*Compito da svolgere*:
Prosegui il brano sul capitolo generale dei salesiani riportato qui sotto, cominciando subito dopo l'ultima frase presente.

RILEGGENDO IL CAPITOLO DEI SALESIANI

 

UNA COMUNITÀ_PER IL NOSTRO TEMPO

 

Bisogna superare l’ingenua presunzione di poter cambiare le comunità producendo documenti. Se così fosse, avremmo già raggiunto l’obiettivo. Occorre piuttosto una forma di vita affascinante e attraente che dia il primato al profetico più che all’organizzativo, che privilegi le persone_più che le strutture.

 

Dopo tutto quanto è stato detto e scritto sul tema della comunità in questi anni sembra che non ci sia più niente da aggiungere. Ma se si considera che la comunità non è mai un progetto definitivamente compiuto, allora si comprende perché l’argomento continui a costituire una delle priorità nell’attuale riflessione .

Non è stata pertanto fatica sprecata quella dei salesiani che hanno posto proprio il tema della comunità al centro del loro 25° capitolo generale.1 Né ci sembra superflua la lettura che lo stesso rettor maggiore, don Pascual Chávez, ne ha fatto dopo la consegna del documento capitolare, intitolato La comunità del CG25: una comunità per il nostro tempo.

 

RISCHI

DA EVITARE

 

Scegliendo il tema della comunità, fin dall’inizio, già in sede di consiglio, sottolinea don Pascual, si è avuta la preoccupazione di evitare possibili rischi: il primo, quello che la congregazione si ripiegasse su se stessa, dopo essere sempre stata aperta ai laici. “Un primo rischio sarebbe stato di considerare la comunità soltanto da una prospettiva interna; concentrandosi sull’aspetto della fraternità, come se il problema più forte fosse stato quello dei rapporti interpersonali e della mancanza del loro approfondimento”. Di qui allora l’interrogativo: in che relazione porre vita comunitaria e vita fraterna?

*Dati in esame*:
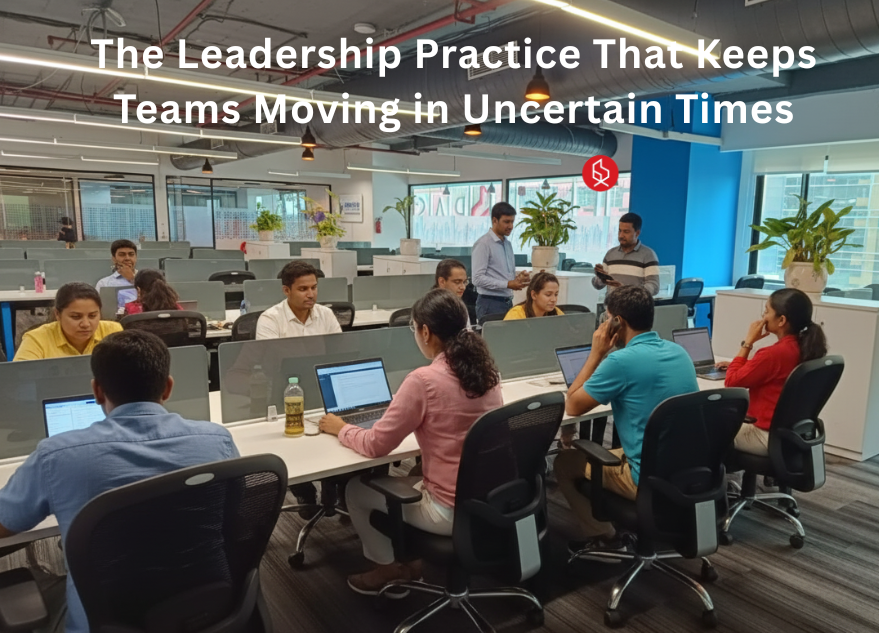 The Leadership Practice That Keeps Teams Moving in Uncertain Times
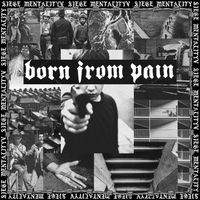 Born From Pain - SIEGE MENTALITY (Explicit)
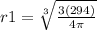 r1 = \sqrt[3]{ \frac{3(294)}{4 \pi}}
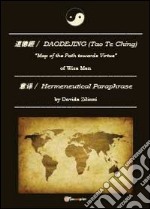 Daodejing (Tao Te Ching): hermenuetical libro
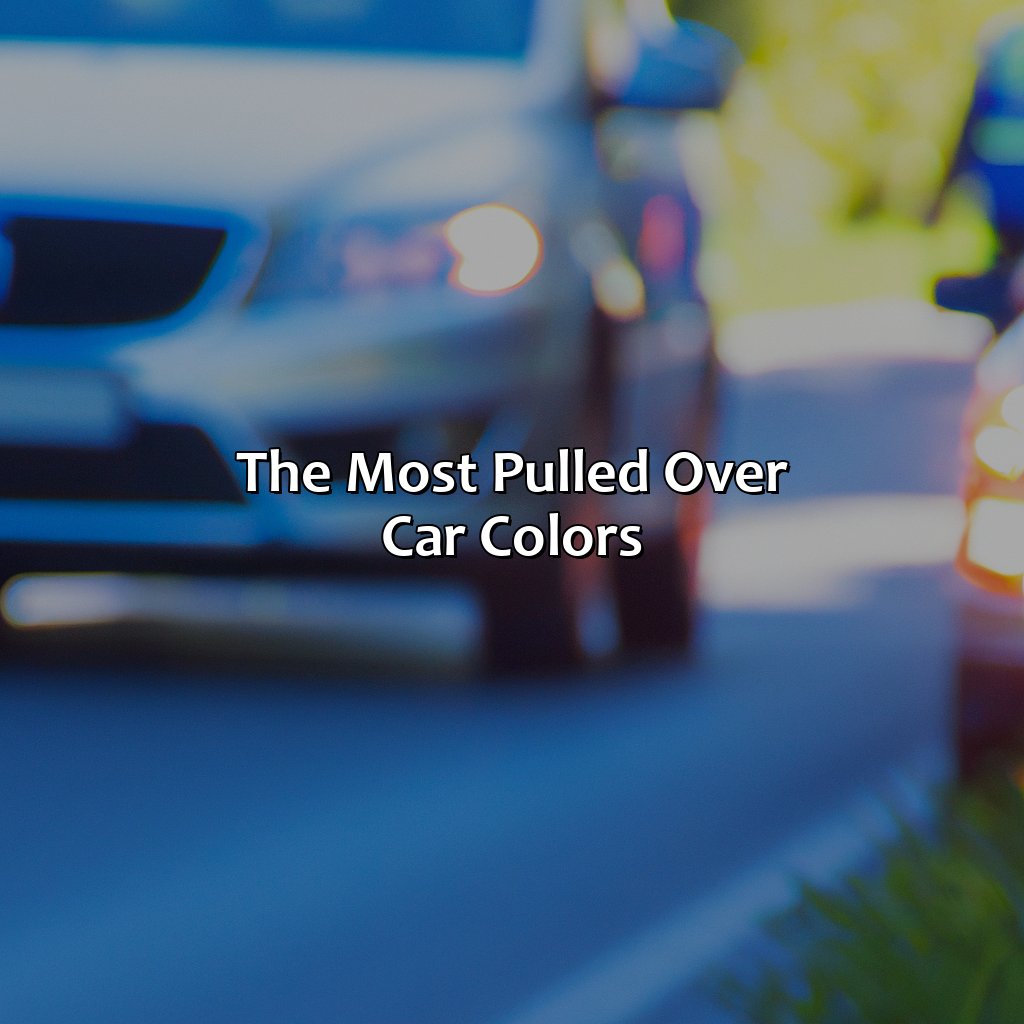 The Most Pulled Over Car Colors  - What Color Cars Get Pulled Over The Most, 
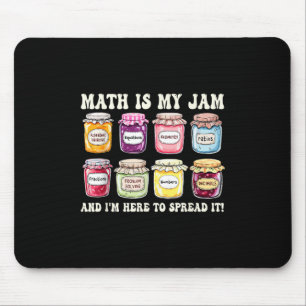 Math Is My Jam And Im Here To Spread It Funny Math Mouse Mat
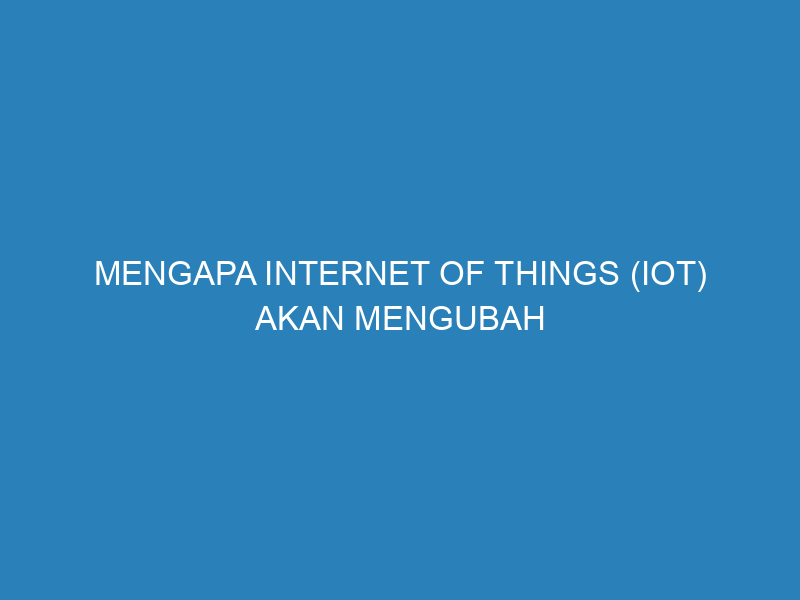 Mengapa Internet of Things (IoT) Akan Mengubah Dunia Kita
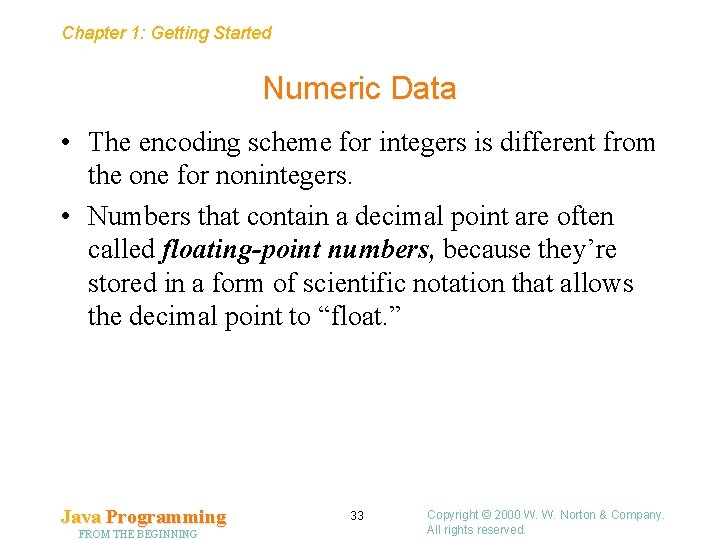 Chapter 1: Getting Started Numeric Data • The encoding scheme for integers is different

*Risultato del compito*:
“Ridurre il problema alla dialettica fraternità-vita comune, rileva don Pascual, mi sembra non sia mettere a fuoco il problema. Vita comune vuol dire abitare insieme, nella stessa casa e secondo le stesse norme. Per la vita comune è importante il radunarsi fisicamente. Quando invece si parla di vita fraterna si vuole sottolineare l’accoglienza delle persone, la possibilità di un vero affetto. La gioia di vivere e lavorare insieme, la partecipazione attiva di tutti alla vita del gruppo”. Ora, “se per la vita comune è importante lo stare insieme, per la vita fraterna l’importante è la profondità dei rapporti, l’aiuto e l’appoggio vicendevole, la valorizzazione e il ruolo attivo di ciascuno, la convergenza degli intenti, ecc.”.

La congregazione generale dei salesiani ha risolto il problema unendo insieme vita comune e vita fraterna: “Non si può insistere esclusivamente su uno solo dei due aspetti ponendoli in alternativa. Noi lo risolviamo con una sintesi: vita comune nella fraternità”. Pertanto, “non una pura comunione di spiriti, così da svalutare le manifestazioni della vita comune, né soltanto insistenza legale sulla vita comune ponendo in secondo ordine la fraternità”. Questo è stato quindi il primo rischio che si è cercato di evitare: la chiusura in se stessi.

Il secondo era quello dell’astrattezza, da cui aveva già messo in guardia il compianto don Vecchi il quale aveva detto: “Non vogliamo né dobbiamo ripetere una teologia già conosciuta”. Sfuggire all’astrattezza, ma senza cadere nel pragmatismo, sottolinea don Pascual, ossia andando subito all’operativo, senza produrre un pensiero che fosse alla base della riflessione sulla comunità”. Per superare questi rischi “si è considerata la situazione delle comunità e si è prodotto uno schema fatto di alcune tappe successive: partire dalla Parola, operare una verifica, analizzare la situazione delle varie comunità, conoscere i loro problemi, vivere la sintesi a cui vuole rispondere questo documento”.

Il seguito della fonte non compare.